Safe analysis process
When a suspicious email arrives, whether reported by a user or caught by a filter, this is the order to work through it.
- Don't click links or open attachments until the analysis is complete.
- Verify the full sender address, not just the display name.
- Check the Reply-To and Return-Path for mismatches with the From address.
- Hover over every link to check the real destination URL.
- Note any urgency, fear, authority, or reward pressure in the content.
- Pull the full email headers and read the Received chain bottom to top.
- Check SPF, DKIM, and DMARC authentication results.
- Look up the sender domain's registration date and reputation.
- Check the originating IP against abuse and blacklist databases.
- Scan any URLs or attachments using sandbox tools, never open locally.
- If still unsure, contact the claimed sender through an official channel that you find independently, not the details in the email.
- Report to your security team so the threat can be blocked for other users.
Analysis tools
| Tool | Purpose |
|---|---|
| MXToolbox | Analyse email headers, DNS records, mail server configuration, and blacklist status |
| VirusTotal | Scan URLs, domains, IPs, and file hashes against dozens of security engines simultaneously |
| URLScan.io | Safely visit a URL in an isolated browser and see screenshots, redirects, scripts loaded, and network requests, without visiting it yourself |
| Any.Run | Interactive malware sandbox, watch what a file or URL actually does when executed in a controlled environment |
| Hybrid Analysis | Automated malware sandbox with behavioural analysis and IOC extraction |
| Cisco Talos Intelligence | Check the reputation of IPs, domains, and URLs using Cisco's threat intelligence database |
| AbuseIPDB | Community-reported IP abuse data, check whether an IP has been flagged for malicious activity |
| WHOIS Lookup | Domain registration details, creation date, registrar, expiry, and registrant information |
| Google Safe Browsing | Check whether a URL is flagged as a known phishing or malware site |
SOC analyst workflow
When a phishing email is escalated to a SOC team, the investigation follows a structured process rather than an ad-hoc inspection.

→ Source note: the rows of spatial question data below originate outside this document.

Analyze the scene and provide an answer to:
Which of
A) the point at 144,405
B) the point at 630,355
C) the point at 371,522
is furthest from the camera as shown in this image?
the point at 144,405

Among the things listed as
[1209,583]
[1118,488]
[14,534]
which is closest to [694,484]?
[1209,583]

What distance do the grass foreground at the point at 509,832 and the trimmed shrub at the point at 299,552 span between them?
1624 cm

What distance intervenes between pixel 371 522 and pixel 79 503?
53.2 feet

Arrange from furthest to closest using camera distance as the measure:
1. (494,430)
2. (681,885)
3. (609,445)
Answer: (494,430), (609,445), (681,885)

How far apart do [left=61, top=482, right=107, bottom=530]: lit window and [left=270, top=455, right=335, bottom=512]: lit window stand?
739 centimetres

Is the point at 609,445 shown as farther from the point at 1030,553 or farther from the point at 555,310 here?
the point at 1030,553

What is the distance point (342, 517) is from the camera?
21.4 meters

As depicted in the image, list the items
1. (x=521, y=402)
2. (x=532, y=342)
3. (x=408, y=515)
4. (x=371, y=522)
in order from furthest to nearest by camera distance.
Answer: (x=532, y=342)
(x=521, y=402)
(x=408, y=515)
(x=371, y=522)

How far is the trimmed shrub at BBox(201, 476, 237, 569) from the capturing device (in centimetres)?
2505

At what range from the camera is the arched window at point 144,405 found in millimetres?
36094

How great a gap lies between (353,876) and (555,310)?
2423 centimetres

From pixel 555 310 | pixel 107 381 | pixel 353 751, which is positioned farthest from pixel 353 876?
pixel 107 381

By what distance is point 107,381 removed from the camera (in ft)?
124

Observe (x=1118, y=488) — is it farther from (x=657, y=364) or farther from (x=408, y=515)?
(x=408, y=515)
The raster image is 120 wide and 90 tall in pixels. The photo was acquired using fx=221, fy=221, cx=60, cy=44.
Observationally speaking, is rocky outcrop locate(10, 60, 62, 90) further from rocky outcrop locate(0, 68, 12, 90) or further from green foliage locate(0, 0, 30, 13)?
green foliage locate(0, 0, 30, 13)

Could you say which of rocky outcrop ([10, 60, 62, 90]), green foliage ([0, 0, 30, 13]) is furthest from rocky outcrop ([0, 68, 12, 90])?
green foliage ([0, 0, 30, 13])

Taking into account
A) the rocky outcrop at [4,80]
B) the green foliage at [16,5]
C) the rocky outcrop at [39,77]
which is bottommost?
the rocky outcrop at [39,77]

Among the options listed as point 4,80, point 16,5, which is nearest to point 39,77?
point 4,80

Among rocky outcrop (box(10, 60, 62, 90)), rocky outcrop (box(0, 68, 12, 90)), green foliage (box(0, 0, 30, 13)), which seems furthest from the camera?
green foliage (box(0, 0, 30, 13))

- Preserve the email as evidence in its original form, including headers.
- Review all components, sender, subject, body, links, and attachments, before touching anything.
- Extract indicators of compromise (IOCs): sender email address, domains, URLs, IP addresses, file names, and file hashes.
- Analyse headers to verify the sending path and authentication results.
- Run reputation checks on all extracted IOCs using threat intelligence platforms.
- Sandbox suspicious files and URLs to observe behaviour in a controlled environment.
- Determine scope, how many users received this email? Did anyone click or open anything?
- Contain by blocking malicious domains and IPs, quarantining the email from other inboxes, disabling compromised accounts, or isolating affected endpoints.
- Document the full investigation: findings, evidence collected, timeline, and response actions taken.
- Recommend improvements, updated email filter rules, stronger authentication enforcement, or targeted user awareness training.
Final takeaway
Phishing detection is about looking past the surface. Attackers can replicate logos, copy email formatting, and write convincing prose, but the technical signals underneath are much harder to fake. SPF failures, domain mismatches, suspicious originating IPs, and Reply-To redirections expose the truth even when the visual presentation looks legitimate.